* [Records of spatial reasoning questions]
------

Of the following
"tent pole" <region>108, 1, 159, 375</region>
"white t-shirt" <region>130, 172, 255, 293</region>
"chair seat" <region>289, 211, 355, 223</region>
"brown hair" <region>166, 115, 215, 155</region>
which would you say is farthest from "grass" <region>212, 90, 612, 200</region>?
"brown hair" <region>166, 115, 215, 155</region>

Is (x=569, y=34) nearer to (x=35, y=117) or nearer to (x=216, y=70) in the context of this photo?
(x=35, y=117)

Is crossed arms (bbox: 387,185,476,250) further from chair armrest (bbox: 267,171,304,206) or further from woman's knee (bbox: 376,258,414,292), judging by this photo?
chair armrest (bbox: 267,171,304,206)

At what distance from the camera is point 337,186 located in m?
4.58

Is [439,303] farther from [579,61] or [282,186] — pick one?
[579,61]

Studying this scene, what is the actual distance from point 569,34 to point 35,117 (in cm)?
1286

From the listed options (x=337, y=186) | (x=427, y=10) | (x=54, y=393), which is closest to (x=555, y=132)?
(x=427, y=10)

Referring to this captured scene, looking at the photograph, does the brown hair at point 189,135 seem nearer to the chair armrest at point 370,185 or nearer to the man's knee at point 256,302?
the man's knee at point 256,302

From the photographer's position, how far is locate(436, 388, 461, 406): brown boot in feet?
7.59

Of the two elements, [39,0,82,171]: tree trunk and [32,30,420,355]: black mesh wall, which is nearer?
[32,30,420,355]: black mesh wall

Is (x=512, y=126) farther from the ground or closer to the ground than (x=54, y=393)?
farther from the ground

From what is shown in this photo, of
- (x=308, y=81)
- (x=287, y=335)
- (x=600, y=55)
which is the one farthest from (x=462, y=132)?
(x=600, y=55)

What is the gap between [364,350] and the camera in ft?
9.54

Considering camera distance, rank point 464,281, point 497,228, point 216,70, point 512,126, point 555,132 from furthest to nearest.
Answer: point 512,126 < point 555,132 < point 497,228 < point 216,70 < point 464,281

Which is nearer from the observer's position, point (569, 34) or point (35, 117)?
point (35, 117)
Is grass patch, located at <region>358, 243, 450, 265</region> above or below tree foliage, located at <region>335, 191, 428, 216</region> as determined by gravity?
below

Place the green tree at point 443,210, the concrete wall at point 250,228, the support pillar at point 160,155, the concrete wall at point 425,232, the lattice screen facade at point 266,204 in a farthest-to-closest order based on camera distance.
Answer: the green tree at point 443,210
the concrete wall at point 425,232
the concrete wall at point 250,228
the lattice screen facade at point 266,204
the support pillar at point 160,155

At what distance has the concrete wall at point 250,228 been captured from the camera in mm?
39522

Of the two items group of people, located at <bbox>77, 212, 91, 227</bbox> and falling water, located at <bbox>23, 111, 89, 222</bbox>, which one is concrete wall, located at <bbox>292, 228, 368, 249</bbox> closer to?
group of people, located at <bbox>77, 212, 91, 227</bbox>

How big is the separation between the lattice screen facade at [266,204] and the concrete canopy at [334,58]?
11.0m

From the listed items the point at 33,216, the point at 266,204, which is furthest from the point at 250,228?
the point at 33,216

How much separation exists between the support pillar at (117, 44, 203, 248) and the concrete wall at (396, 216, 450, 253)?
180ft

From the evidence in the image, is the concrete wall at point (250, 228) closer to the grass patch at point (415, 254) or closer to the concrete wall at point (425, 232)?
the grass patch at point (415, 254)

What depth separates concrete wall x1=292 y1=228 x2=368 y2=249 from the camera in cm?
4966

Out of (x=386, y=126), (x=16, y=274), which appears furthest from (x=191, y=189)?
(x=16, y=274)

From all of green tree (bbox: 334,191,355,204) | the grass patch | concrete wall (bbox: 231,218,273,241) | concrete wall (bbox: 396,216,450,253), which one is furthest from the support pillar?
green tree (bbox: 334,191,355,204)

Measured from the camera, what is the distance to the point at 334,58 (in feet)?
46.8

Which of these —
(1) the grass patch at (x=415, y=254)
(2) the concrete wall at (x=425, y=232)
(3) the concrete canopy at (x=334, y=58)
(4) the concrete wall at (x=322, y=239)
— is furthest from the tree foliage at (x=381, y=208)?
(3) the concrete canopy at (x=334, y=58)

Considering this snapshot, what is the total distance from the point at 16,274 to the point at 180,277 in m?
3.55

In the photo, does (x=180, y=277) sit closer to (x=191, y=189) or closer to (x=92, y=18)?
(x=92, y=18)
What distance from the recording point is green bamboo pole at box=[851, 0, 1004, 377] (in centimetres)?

------

* [Exercise directions]
Write out every entry again exactly, please, with nothing missing.

* [Result for this task]
Of the following
"tent pole" <region>108, 1, 159, 375</region>
"white t-shirt" <region>130, 172, 255, 293</region>
"chair seat" <region>289, 211, 355, 223</region>
"brown hair" <region>166, 115, 215, 155</region>
which would you say is farthest from "grass" <region>212, 90, 612, 200</region>?
"brown hair" <region>166, 115, 215, 155</region>

Is (x=569, y=34) nearer to (x=35, y=117) or nearer to (x=216, y=70) in the context of this photo?
(x=35, y=117)

Is crossed arms (bbox: 387,185,476,250) further from chair armrest (bbox: 267,171,304,206) or further from woman's knee (bbox: 376,258,414,292), judging by this photo?
chair armrest (bbox: 267,171,304,206)

At what distance from the camera is point 337,186 located in m?
4.58

Is [439,303] farther from [579,61] or [282,186] — pick one?
[579,61]

Studying this scene, what is the actual distance from point 569,34 to point 35,117 (in cm)?
1286

From the listed options (x=337, y=186) | (x=427, y=10) | (x=54, y=393), which is closest to (x=555, y=132)?
(x=427, y=10)

Referring to this captured scene, looking at the photograph, does the brown hair at point 189,135 seem nearer to the chair armrest at point 370,185 or nearer to the man's knee at point 256,302?
the man's knee at point 256,302

From the photographer's position, how far is locate(436, 388, 461, 406): brown boot in feet?
7.59

Of the two elements, [39,0,82,171]: tree trunk and [32,30,420,355]: black mesh wall, which is nearer?
[32,30,420,355]: black mesh wall

Is (x=512, y=126) farther from the ground or closer to the ground than (x=54, y=393)?
farther from the ground

From what is shown in this photo, of
- (x=308, y=81)
- (x=287, y=335)
- (x=600, y=55)
which is the one farthest from (x=462, y=132)?
(x=600, y=55)

What is the gap between [364,350] and the camera in ft?
9.54

Considering camera distance, rank point 464,281, point 497,228, point 216,70, point 512,126, point 555,132 from furthest to nearest.
Answer: point 512,126 < point 555,132 < point 497,228 < point 216,70 < point 464,281

Which is nearer from the observer's position, point (569, 34) or point (35, 117)?
point (35, 117)
Is grass patch, located at <region>358, 243, 450, 265</region> above or below tree foliage, located at <region>335, 191, 428, 216</region> as determined by gravity?
below

Place the green tree at point 443,210, the concrete wall at point 250,228, the support pillar at point 160,155, the concrete wall at point 425,232, the lattice screen facade at point 266,204 in a farthest-to-closest order based on camera distance.
Answer: the green tree at point 443,210
the concrete wall at point 425,232
the concrete wall at point 250,228
the lattice screen facade at point 266,204
the support pillar at point 160,155

At what distance has the concrete wall at point 250,228 been captured from the camera in mm?
39522

Of the two items group of people, located at <bbox>77, 212, 91, 227</bbox> and falling water, located at <bbox>23, 111, 89, 222</bbox>, which one is concrete wall, located at <bbox>292, 228, 368, 249</bbox> closer to?
group of people, located at <bbox>77, 212, 91, 227</bbox>

How big is the separation between the lattice screen facade at [266,204] and the concrete canopy at [334,58]?
11.0m

From the listed items the point at 33,216, the point at 266,204, which is furthest from the point at 250,228?
the point at 33,216

How much separation exists between the support pillar at (117, 44, 203, 248) and the concrete wall at (396, 216, 450, 253)?
180ft

From the evidence in the image, is the concrete wall at point (250, 228) closer to the grass patch at point (415, 254) or closer to the concrete wall at point (425, 232)?
the grass patch at point (415, 254)

What depth separates concrete wall x1=292 y1=228 x2=368 y2=249 from the camera in cm?
4966

Out of (x=386, y=126), (x=16, y=274), which appears furthest from (x=191, y=189)?
(x=16, y=274)

From all of green tree (bbox: 334,191,355,204) | the grass patch | concrete wall (bbox: 231,218,273,241) | concrete wall (bbox: 396,216,450,253), which one is furthest from the support pillar?
green tree (bbox: 334,191,355,204)

Measured from the camera, what is the distance to the point at 334,58 (in feet)?
46.8

Which of these —
(1) the grass patch at (x=415, y=254)
(2) the concrete wall at (x=425, y=232)
(3) the concrete canopy at (x=334, y=58)
(4) the concrete wall at (x=322, y=239)
— is furthest from the tree foliage at (x=381, y=208)?
(3) the concrete canopy at (x=334, y=58)

Considering this snapshot, what is the total distance from the point at 16,274 to the point at 180,277 in m?
3.55

In the photo, does (x=180, y=277) sit closer to (x=191, y=189) or closer to (x=92, y=18)?
(x=92, y=18)
What distance from the recording point is green bamboo pole at box=[851, 0, 1004, 377] (in centimetres)?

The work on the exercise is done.